Schematic representation of BMEC-NPC co-culture schemes. a) NPCs were first utilized to examine non-contact interactions with rat BMECs. b) NPCs of rat and human origin were pre-differentiated to mixtures of neurons, astrocytes, and oligodendrocytes and co-cultured with rat BMECs. Human NPCs differentiated for 9 days yield progeny such as βIII tubulin⁺ neurons (left panel; red) and GFAP⁺ astrocytes (right panel; red) with extensive nestin expression (green). Scale bars indicate 50 μm.

Figure 5

Progress towards an all-human stem cell-derived in vitro BBB model. hPSCs can be co-differentiated as a mixture of neural cells and BMECs, and the BMECs can be subcultured as a pure monolayer expressing typical endothelial and BBB markers such as PECAM-1, VE-cadherin, occludin, and claudin-5. Several options are theoretically possible for creating an all-human BBB model with these hPSC-derived BMECs.
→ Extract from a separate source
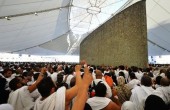 الحجاج يستكملون رمي الجمرات الثلاث في أول أيام التشريق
Human NPCs could potentially be used to create a BMEC/NPC co-culture model as a representative in vitro model of the developing human BBB. Alternatively, human NPCs could be pre-differentiated into mixed neuron/astrocyte cultures to model the adult BBB. Ideally, future applications will involve using hPSCs to obtain all the different cells forming the neurovascular unit. This approach could also facilitate the use of hiPSCs derived from both healthy and diseased patients to obtain a physiological or diseased model of the human BBB in vitro. Scale bar indicates 25 μm.